EINE KURZE GESCHICHTE DER ZEIT

... oder wie unsere Altvordern wieder lebendig werden
von Anton Müllher

Gleich im ersten Protokoll, jenem von der Sitzung vom 13. April 1907, fand ich etwas, was die Behauptungen, wonach die Bürgermeister früher unentgeltlich arbeiteten, Lügen straft. Dazu wörtlich aus dem Protokoll:
"Herr Gemeinde Vorsteher Anton Rabather stellt den Antrag daß ihm das bisher bewilligte Gehalt von 700 Kronen auf 1000 Kronen erhöht werde, da der derzeit bewilligte Gehalt den Leistungen des Bürgermeisters in keinem Einklang steht. Nach Abtretung des Gemeinde Vorstehers und Uibernahme des Vorsitzes durch den Gemeinderat Herrn Heinrich Rabl wird beschlossen daß die Erhöhung von 700 Kronen auf 800 Kronen einzutreten habe."

Die Bauernschläue der damaligen Gemeinderäte wird auch durch den folgenden Satz dokumentiert:
"Weiters wird beschlossen, im Falle der Gemeinde Vorsteher verhindert und ein Gemeinderat an dessen Stelle zu intervenieren hat derselbe von Seiten des Gemeindevorstehers zu entschädigen ist."

Damit der Leser einen Begriff davon hat, wieviel 800 Kronen damals wert waren, hier ein Auszug aus dem Protokoll vom 26. Februar 1910:
"Dem Ansuchen des Gemeindedieners Carl Zischkin wird dahin erledigt, daß ihm monatlich 30 Kronen bewilligt dagegen wird das Monturpauschal eingestellt."

Man sieht daher, daß der damalige Bürgermeister mehr als das Doppelte seines Gemeindedieners verdiente! Sehr interessant nachzulesen ist, wie schwierig es damals war, ein Gewerbe anzumelden. Der Vorgang war so: Der Bewerber stellte bei der Bezirkshauptmannschaft einen Antrag und der Erlaß von dieser wurde dem Gemeinderat zur Genehmigung vorgelegt. Die Gemeinderäte hatten also des letzte Wort und somit die Möglichkeit, unliebsame Konkurrenz zu verhindern. Das typische Beispiel dafür fand ich in der Geschichte meines Gasthauses.

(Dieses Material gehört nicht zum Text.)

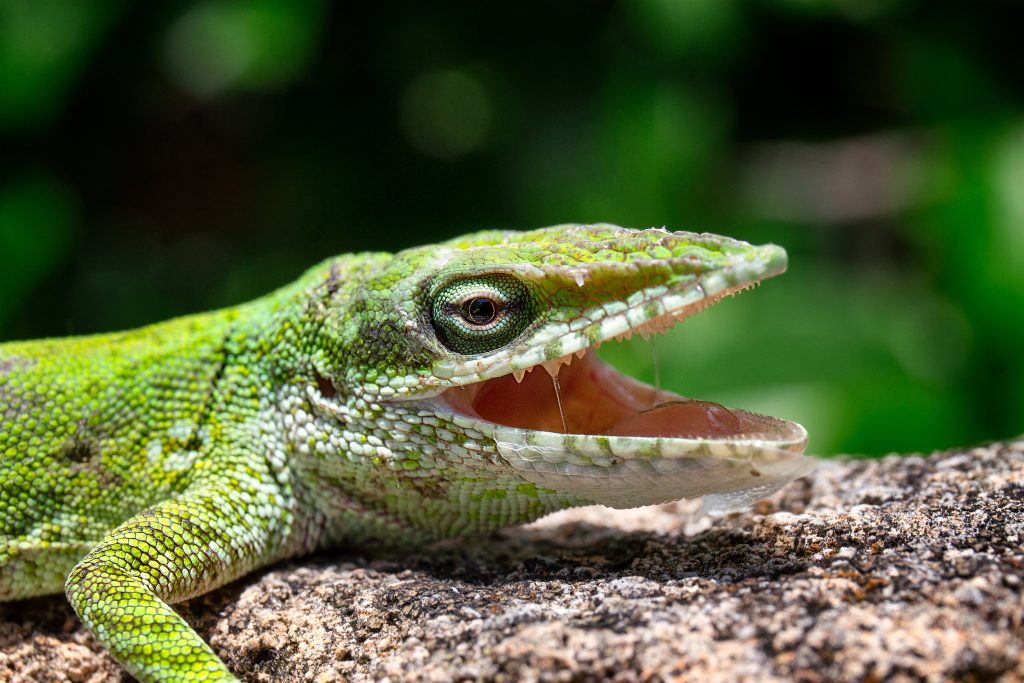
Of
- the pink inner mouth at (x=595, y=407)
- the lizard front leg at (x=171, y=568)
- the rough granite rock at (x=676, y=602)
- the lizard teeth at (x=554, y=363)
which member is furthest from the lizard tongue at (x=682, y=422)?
the lizard front leg at (x=171, y=568)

Im Jahre 1906 baute der Gastwirt Rudolf Wurlitzer aus Perschling neben dem Bahnhof in Moosbierbaum ein Gasthaus (Wurlitzer's Bruder war übrigens derjenige, der in den USA den berühmten Musikautomaten erfand). Im Protokoll von der Sitzung am 13. April 1907 fand sich folgender Eintrag:
"Der Vorsitzende bringt den Erlaß der Bezirkshauptmannschaft Tulln Zahl 969 vom 27. 3. 1907 betreffend des Ansuchens des Ferdinand Wurlitzer in Perschling um Erteilung der Gasthauskonzession auf das Haus Nr.57 in Moosbierbaum vollinhaltlich zur Kenntnis des versammelten Gemeinderates und eröffnet hiemit die Debatte.

Nach längerer Beratung wird dieses Ansuchen mangels Localbedarfes einstimmig abgewiesen."

Na klar, von den 15 Gemeinderäten waren vier Gastwirte, wovon einer, Josef Figl, in Moosbierbaum selbst ein Gasthaus betrieb. Nun blieb Wurlitzer natürlich auch nicht untätig und suchte im Namen seiner Frau noch einmal um Konzessionserteilung an. Dieses Ansuchen wurde in der Sitzung vom 24. März 1909 ebenfalls mit der Begründung "Mangelnder Lokalbedarf" abgewiesen.

Über das dritte Ansuchen wurde am 11. Juni 1910 debattiert:
"... Der Localbedarf ist nach wie vor nicht vorhanden da die Verhältnisse sich in der kurzen Zeit sich nicht geändert haben. Die Betriebsstätte ist vollkommen geeignet, die polizeiliche Uiberwachung eine leichte, Wasser von Hausbrunnen jedoch als Trinkwasser nicht geeignet. Bittsteller der in letzter Zeit Unglück durch Brand und Wasserschaden erlitten wäre allerdings berücksichtigungswürdig. Der Frage des Localbedarfs wird einstimmig verneint, die Frage der Betriebsstätte und die polizeiliche Uiberwachung sowie die Berücksichtigungswürdigkeit der Person wird einstimmig bejaht."

Da entdeckten sie sogar ihre soziale Ader, die Herren Gemeinderäte! Jeder arme Schlucker wäre zum Zug gekommen, nur den reichen Wurlitzer aus Perschling, nein, den brauchen wir nicht!